Enunciado: Diga se cada uma das afirmações seguintes está de acordo com o excerto sobre a Lei nº 15/2024, respondendo sim ou não e citando as palavras do excerto que o decidem. (a) A Lei nº 15/2024 entrou em vigor no dia 01.03.2024. (b) O nº 1 do art. 176º-C do Código Penal prevê apenas pena de prisão, sem alternativa de multa. (c) A pena pode chegar a 5 anos quando ocorram modificações irreversíveis no corpo da pessoa.

+++ Excerto

Provedora de Justiça arrasa lei sobre sexualidade
No dia 01.03.2024 entrou em vigor a Lei nº 15/2024, de 29.01, que veio proibir as por si “denominadas práticas de «conversão sexual» contra pessoas LGBT , criminalizando os atos dirigidos à alteração, limitação ou repressão da orientação sexual, da identidade ou expressão de género, alterando a Lei n.º 38/2018, de 7 de agosto, e o Código Penal”.
De acordo com o novo tipo legal de crime denominado “Atos contrários à orientação sexual, identidade ou expressão de género”, aditado ao Código Penal pela referida lei e incluído no elenco dos «Crimes contra a autodeterminação sexual”:
“Quem submeter [ou, inclusive, tentar submeter] outra pessoa a atos que visem a alteração ou repressão da sua orientação sexual, identidade ou expressão de género, incluindo a realização ou promoção de procedimentos médico-cirúrgicos, práticas com recursos farmacológicos, psicoterapêuticos ou outros de caráter psicológico ou comportamental, é punido com pena de prisão até 3 anos ou com pena de multa, se pena mais grave não lhe couber por força de outra disposição legal!” (nº 1 do art. 176º-C do Código Penal); podendo a pena ir até 5 anos se ocorrerem modificações irreversíveis ao nível do corpo e das características sexuais da pessoa (nº 3 do art. 176º-C do Código Penal).

++++++
+++ Entradas listadas

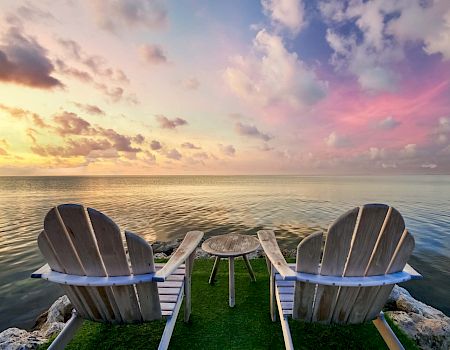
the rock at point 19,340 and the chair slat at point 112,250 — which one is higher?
Result: the chair slat at point 112,250

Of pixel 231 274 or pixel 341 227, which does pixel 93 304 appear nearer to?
pixel 231 274

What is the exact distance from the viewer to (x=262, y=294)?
3.69 metres

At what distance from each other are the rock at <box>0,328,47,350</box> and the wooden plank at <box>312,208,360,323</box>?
3.13 metres

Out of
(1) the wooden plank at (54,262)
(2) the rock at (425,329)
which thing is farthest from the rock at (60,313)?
(2) the rock at (425,329)

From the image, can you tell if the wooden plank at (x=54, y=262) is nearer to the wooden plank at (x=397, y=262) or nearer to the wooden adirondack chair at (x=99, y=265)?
the wooden adirondack chair at (x=99, y=265)

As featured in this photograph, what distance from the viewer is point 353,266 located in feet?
6.01

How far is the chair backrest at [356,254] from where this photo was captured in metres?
1.75

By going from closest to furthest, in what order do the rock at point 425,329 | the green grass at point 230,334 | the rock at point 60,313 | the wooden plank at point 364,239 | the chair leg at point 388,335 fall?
1. the wooden plank at point 364,239
2. the chair leg at point 388,335
3. the green grass at point 230,334
4. the rock at point 425,329
5. the rock at point 60,313

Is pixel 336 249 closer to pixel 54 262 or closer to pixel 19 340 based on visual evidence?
pixel 54 262

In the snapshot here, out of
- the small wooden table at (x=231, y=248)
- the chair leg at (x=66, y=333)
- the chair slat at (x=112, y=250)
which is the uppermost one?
the chair slat at (x=112, y=250)

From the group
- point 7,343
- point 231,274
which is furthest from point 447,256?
point 7,343

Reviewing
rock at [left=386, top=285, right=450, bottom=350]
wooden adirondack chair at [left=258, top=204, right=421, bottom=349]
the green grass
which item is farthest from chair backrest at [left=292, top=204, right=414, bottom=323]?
rock at [left=386, top=285, right=450, bottom=350]

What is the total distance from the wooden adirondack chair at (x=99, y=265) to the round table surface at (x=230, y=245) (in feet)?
4.23

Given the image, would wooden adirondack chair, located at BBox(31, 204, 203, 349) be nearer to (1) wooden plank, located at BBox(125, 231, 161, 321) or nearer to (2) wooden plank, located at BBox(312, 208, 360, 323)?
(1) wooden plank, located at BBox(125, 231, 161, 321)
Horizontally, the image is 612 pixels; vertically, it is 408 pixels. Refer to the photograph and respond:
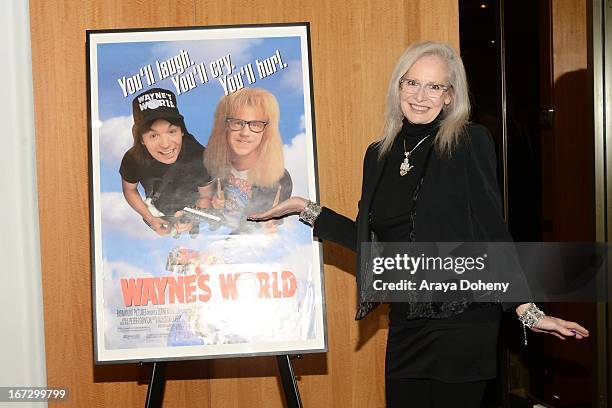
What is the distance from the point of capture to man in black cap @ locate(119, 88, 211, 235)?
100 inches

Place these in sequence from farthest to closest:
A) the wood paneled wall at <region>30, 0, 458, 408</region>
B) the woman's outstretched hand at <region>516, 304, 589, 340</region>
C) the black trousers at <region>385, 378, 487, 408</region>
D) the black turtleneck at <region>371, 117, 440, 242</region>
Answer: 1. the wood paneled wall at <region>30, 0, 458, 408</region>
2. the black turtleneck at <region>371, 117, 440, 242</region>
3. the black trousers at <region>385, 378, 487, 408</region>
4. the woman's outstretched hand at <region>516, 304, 589, 340</region>

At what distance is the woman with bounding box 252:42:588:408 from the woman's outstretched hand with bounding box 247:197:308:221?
319mm

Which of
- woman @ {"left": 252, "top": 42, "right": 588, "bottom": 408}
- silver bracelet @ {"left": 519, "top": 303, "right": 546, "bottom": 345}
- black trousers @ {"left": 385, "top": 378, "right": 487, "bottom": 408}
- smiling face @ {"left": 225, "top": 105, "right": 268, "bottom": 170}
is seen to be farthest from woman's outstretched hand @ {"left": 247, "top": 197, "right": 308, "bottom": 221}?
silver bracelet @ {"left": 519, "top": 303, "right": 546, "bottom": 345}

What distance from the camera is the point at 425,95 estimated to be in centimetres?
224

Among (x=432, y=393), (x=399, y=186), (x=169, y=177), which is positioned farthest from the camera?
(x=169, y=177)

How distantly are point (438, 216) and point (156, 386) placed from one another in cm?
121

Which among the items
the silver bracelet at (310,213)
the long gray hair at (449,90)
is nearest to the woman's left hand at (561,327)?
the long gray hair at (449,90)

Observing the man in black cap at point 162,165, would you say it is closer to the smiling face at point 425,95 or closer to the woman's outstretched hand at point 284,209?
the woman's outstretched hand at point 284,209

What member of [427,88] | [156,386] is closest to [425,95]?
[427,88]

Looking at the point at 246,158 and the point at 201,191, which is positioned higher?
the point at 246,158

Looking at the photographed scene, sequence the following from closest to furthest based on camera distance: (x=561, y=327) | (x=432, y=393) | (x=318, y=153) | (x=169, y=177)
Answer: (x=561, y=327)
(x=432, y=393)
(x=169, y=177)
(x=318, y=153)

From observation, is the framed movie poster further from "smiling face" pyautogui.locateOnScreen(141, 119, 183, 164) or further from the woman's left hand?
the woman's left hand

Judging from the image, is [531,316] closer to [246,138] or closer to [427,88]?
[427,88]

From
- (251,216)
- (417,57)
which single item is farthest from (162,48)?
(417,57)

++++++

Resolução:
(a) Sim: "No dia 01.03.2024 entrou em vigor a Lei nº 15/2024"
(b) Não: "é punido com pena de prisão até 3 anos ou com pena de multa"
(c) Sim: "podendo a pena ir até 5 anos se ocorrerem modificações irreversíveis ao nível do corpo e das características sexuais da pessoa"